I remember seeing a documentary on TV some years back where scientists had come up
with such a general cycle studying indirect historical data ( e.g. medieval records of
droughts and extreme winters everywhere ), carrots of ice taken at various depths in the
Greenland glaciers and tree rings in the wood of very old buildings in Europe.

Sorry for providing such fuzzy info, I didn't take any notes at the time.

Some institute somewhere must have this data in graph form.

IHTH
Below are a couple of sites describing how world climate has changed over the millenia:
https://www.acs.org/content/acs/en/clim ... efore.html
http://www.scotese.com/climate.htm
https://muchadoaboutclimate.wordpress.c ... emperature

This from a query on duckduckgo.com with the search phrase
< changes in world climate since the beginning of time > (without the chevrons)
if you care to search for yourself.
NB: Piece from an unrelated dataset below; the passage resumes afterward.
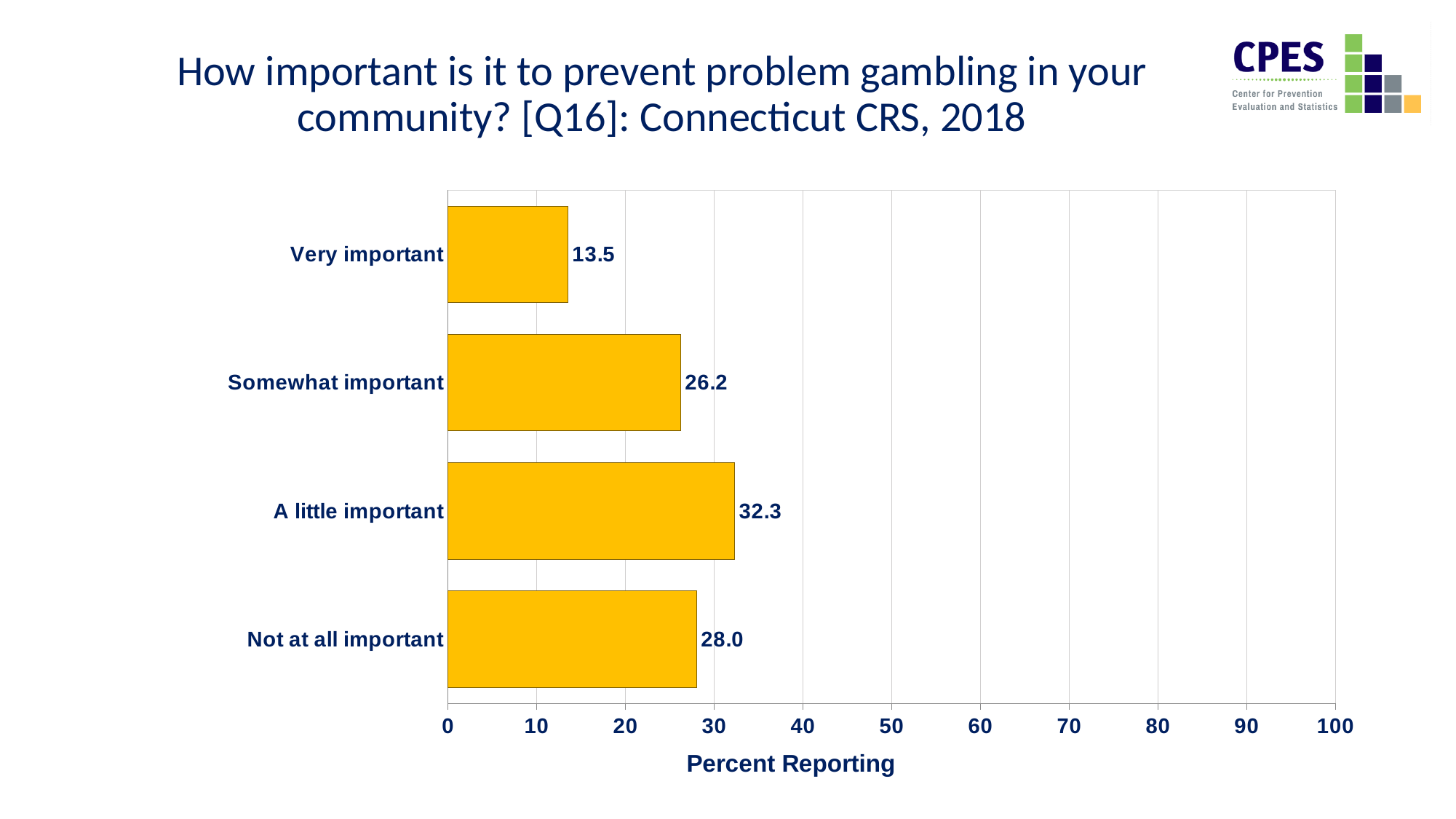
Which category has the highest percent reporting? A little important Is the value for 'Somewhat important' greater or less than 30? less What percent reported 'A little important'? 32.3 Which is larger, 'Not at all important' or 'Somewhat important'? Not at all important What percent reported 'Somewhat important'? 26.2 How many categories are shown in the chart? 4 What percent reported 'Very important'? 13.5 What kind of chart is shown on the slide? bar chart What is the label of the horizontal axis? Percent Reporting Which category has the lowest percent reporting? Very important What is the difference between 'A little important' and 'Very important'? 18.8 What percent reported 'Not at all important'? 28.0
Because there are many other sites dealing with
this subject.

Some include CO2 data, some don't. But overall, you can get a sense of the climate
variations our Blue Planet went through during the Ages. I underline "climate" because
obviously there were no weather stations during the Cambrian and Jurassic Ages, etc.,
to record the daily temperatures.

I personally found the "methods" pages on the scotese (aka "PaleoMar) site quite
instructive -- direct and succinct: how the climate of these different eras were
deducted. On other sites, there are other descriptions of the methodology worth a read,
just longer.

I also found this excerpt from the "MuchAdoAboutClimate" WordPress site telling:
(...)Ice Age (35 million years ago)

The thermal maximum continued to around 35 million years ago when the Earth cooled
into the Ice Age. The theory behind this change in temperature is that a type of fern
named Azolla became extinct. The Azolla then sank to the bottom of the ocean, taking
with it much of the carbon absorbed as carbon dioxide, therefore removing it from the
atmosphere. With the carbon dioxide not present to act as a greenhouse gas, global
temperatures decreased again. Unlike the last period of cooling, this time the Earth had
fully formed continents, including mountain ranges, and land mass at the South Pole
(Antarctica). This new land coverage helped amplify the cooling via circulation.
(...)
I'm not expecting anyone to go against their set notions by doing this, I'm
just hoping to broaden the scope of ideas.

Some of those sites summarize a lifetime of research by serious scientists, not
amateurs like you and me. They do not convey opinions or conspiration theories;
they are deducted from facts and data.